DATA FOR THE TASK.
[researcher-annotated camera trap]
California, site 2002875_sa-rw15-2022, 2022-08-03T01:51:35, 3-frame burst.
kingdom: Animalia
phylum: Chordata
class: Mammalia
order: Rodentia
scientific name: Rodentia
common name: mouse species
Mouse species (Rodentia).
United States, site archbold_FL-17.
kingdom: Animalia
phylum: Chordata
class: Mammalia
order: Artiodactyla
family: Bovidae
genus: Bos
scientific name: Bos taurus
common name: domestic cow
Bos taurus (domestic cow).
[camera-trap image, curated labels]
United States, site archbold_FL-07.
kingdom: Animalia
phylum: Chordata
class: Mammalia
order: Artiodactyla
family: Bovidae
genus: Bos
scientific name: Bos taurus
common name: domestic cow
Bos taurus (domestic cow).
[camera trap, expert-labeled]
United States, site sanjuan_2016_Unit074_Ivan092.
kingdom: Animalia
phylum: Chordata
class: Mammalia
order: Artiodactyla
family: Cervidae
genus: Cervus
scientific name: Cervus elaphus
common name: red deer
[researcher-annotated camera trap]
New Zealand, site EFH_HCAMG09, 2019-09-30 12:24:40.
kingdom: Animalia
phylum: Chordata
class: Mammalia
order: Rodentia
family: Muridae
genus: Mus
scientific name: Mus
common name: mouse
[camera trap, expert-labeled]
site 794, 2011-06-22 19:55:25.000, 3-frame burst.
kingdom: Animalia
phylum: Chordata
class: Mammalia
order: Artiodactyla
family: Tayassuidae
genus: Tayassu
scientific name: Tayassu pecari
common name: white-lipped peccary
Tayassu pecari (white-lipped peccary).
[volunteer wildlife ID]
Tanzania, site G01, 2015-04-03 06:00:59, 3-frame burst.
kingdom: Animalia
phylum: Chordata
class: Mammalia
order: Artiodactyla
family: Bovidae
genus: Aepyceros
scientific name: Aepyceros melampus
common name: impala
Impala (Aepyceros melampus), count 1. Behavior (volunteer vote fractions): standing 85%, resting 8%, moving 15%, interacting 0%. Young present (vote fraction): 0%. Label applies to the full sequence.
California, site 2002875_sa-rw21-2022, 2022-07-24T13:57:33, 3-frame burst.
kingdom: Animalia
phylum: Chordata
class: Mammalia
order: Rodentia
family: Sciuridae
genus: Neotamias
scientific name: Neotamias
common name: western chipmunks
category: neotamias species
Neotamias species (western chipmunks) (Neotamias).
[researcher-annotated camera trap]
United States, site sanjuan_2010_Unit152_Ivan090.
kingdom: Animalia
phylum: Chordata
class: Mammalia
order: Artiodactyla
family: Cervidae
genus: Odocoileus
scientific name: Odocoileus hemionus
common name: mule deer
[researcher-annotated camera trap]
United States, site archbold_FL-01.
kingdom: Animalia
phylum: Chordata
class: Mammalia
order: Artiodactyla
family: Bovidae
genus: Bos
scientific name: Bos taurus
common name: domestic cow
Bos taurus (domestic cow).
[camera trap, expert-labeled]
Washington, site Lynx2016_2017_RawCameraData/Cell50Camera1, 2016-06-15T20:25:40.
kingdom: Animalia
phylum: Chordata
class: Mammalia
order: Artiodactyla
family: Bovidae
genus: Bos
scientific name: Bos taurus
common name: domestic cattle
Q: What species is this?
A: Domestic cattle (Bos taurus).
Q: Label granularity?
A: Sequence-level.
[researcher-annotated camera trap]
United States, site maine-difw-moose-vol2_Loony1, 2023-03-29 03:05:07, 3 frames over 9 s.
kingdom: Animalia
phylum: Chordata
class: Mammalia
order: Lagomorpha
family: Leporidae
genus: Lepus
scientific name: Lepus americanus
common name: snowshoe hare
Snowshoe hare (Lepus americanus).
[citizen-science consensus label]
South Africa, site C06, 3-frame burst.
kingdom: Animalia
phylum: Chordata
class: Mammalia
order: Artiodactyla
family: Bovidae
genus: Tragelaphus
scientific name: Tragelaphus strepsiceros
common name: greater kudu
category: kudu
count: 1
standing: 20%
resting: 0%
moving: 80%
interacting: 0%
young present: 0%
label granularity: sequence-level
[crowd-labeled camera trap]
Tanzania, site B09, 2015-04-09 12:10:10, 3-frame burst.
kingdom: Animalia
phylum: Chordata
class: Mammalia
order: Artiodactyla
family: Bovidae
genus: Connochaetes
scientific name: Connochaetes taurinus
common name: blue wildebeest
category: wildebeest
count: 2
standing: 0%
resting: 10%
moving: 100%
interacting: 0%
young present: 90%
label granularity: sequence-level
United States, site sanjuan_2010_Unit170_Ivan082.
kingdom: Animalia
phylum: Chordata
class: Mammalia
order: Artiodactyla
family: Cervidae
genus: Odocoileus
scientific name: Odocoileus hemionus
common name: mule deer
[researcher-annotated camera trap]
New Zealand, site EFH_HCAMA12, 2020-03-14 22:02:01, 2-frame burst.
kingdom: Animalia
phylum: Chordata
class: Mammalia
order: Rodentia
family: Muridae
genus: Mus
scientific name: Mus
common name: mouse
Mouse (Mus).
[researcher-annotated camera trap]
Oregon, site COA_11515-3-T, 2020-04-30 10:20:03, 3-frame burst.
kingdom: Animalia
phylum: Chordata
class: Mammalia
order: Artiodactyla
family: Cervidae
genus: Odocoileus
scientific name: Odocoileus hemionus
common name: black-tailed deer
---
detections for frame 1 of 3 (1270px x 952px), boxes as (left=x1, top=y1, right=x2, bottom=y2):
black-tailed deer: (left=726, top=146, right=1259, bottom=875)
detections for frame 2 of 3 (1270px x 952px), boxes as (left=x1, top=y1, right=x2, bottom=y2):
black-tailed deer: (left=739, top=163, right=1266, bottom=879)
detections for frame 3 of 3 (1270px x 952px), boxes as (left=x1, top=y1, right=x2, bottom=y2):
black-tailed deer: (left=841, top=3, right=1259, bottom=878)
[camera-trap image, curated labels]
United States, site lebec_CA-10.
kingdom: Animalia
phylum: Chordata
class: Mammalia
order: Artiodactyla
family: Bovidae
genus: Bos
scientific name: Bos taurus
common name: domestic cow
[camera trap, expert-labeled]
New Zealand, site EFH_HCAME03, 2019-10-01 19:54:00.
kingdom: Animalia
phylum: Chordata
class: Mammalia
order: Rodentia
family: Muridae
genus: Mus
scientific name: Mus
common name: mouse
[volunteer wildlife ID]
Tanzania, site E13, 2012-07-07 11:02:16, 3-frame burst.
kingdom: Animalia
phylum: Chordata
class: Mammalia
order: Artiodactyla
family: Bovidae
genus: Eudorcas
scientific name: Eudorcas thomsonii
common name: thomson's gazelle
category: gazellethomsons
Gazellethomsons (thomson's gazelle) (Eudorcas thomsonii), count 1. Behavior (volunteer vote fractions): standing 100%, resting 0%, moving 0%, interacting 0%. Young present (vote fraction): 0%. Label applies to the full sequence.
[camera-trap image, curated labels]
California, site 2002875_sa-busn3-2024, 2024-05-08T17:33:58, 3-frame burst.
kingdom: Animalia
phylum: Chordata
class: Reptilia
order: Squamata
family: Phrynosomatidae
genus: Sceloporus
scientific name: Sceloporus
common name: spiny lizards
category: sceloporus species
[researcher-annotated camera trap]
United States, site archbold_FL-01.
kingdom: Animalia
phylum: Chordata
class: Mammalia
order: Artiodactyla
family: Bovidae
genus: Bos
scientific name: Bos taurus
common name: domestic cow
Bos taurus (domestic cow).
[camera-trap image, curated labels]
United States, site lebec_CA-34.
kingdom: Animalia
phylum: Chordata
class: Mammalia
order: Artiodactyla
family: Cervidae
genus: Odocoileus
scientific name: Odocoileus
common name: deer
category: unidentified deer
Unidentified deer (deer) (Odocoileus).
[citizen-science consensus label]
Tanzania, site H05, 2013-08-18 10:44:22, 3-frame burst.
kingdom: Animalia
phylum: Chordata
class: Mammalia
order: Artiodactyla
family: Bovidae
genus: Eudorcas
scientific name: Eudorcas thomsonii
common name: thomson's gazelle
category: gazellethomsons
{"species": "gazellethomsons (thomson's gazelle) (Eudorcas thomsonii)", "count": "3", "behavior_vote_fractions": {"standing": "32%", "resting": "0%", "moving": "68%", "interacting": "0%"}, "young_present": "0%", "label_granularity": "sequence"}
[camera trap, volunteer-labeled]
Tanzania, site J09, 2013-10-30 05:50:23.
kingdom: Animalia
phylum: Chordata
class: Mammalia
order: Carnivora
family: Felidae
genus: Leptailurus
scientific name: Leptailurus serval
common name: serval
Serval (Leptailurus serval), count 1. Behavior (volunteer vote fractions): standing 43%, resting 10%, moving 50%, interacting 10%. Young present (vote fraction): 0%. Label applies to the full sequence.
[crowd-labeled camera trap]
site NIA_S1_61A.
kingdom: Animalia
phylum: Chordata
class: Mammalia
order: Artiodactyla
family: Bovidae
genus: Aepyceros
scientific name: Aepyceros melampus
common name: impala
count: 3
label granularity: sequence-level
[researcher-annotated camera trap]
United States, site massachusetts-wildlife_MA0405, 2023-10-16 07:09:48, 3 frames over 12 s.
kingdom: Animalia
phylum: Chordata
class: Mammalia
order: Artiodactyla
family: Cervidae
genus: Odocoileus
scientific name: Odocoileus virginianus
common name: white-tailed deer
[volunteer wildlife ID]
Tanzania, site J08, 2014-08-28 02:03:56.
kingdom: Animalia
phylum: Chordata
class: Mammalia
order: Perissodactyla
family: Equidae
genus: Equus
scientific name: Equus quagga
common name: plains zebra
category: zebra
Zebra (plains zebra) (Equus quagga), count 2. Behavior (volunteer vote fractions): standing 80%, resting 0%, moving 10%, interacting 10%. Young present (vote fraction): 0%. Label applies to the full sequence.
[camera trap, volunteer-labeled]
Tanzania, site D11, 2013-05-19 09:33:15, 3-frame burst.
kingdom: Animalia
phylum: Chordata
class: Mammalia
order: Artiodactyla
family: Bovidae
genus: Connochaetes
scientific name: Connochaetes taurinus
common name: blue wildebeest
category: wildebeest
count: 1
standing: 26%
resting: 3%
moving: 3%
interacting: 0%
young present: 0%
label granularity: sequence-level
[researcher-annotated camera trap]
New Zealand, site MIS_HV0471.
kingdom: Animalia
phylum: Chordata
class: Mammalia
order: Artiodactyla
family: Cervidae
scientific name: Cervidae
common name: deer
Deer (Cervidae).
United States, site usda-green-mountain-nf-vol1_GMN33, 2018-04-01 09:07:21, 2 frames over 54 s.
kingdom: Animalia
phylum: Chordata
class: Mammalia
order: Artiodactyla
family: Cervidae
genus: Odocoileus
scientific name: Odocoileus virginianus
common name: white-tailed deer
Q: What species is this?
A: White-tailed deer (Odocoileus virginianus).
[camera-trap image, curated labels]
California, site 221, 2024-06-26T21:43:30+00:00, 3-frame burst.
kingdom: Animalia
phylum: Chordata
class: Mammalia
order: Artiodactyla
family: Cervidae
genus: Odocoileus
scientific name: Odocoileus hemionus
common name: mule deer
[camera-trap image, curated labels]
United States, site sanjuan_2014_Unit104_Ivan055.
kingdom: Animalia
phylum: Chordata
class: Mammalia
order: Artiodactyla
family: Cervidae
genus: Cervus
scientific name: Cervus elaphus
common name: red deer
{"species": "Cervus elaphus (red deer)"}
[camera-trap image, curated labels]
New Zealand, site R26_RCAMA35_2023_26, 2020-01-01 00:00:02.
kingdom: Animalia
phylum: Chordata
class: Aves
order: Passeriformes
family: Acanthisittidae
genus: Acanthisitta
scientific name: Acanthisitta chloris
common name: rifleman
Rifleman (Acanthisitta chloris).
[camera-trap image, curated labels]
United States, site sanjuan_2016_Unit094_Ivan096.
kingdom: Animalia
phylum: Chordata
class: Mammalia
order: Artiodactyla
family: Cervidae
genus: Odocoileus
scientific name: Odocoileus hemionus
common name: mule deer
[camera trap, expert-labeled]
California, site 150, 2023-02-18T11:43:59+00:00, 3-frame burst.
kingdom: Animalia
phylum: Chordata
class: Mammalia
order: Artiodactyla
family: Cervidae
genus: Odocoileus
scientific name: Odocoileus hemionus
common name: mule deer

WHAT IS EXPECTED.
I'd like an exact copy of the lines above, from the very first one through the line that contains "site 794, 2011-06-22", with nothing else added.

SOLUTION TO THE PROBLEM.
[researcher-annotated camera trap]
California, site 2002875_sa-rw15-2022, 2022-08-03T01:51:35, 3-frame burst.
kingdom: Animalia
phylum: Chordata
class: Mammalia
order: Rodentia
scientific name: Rodentia
common name: mouse species
Mouse species (Rodentia).
United States, site archbold_FL-17.
kingdom: Animalia
phylum: Chordata
class: Mammalia
order: Artiodactyla
family: Bovidae
genus: Bos
scientific name: Bos taurus
common name: domestic cow
Bos taurus (domestic cow).
[camera-trap image, curated labels]
United States, site archbold_FL-07.
kingdom: Animalia
phylum: Chordata
class: Mammalia
order: Artiodactyla
family: Bovidae
genus: Bos
scientific name: Bos taurus
common name: domestic cow
Bos taurus (domestic cow).
[camera trap, expert-labeled]
United States, site sanjuan_2016_Unit074_Ivan092.
kingdom: Animalia
phylum: Chordata
class: Mammalia
order: Artiodactyla
family: Cervidae
genus: Cervus
scientific name: Cervus elaphus
common name: red deer
[researcher-annotated camera trap]
New Zealand, site EFH_HCAMG09, 2019-09-30 12:24:40.
kingdom: Animalia
phylum: Chordata
class: Mammalia
order: Rodentia
family: Muridae
genus: Mus
scientific name: Mus
common name: mouse
[camera trap, expert-labeled]
site 794, 2011-06-22 19:55:25.000, 3-frame burst.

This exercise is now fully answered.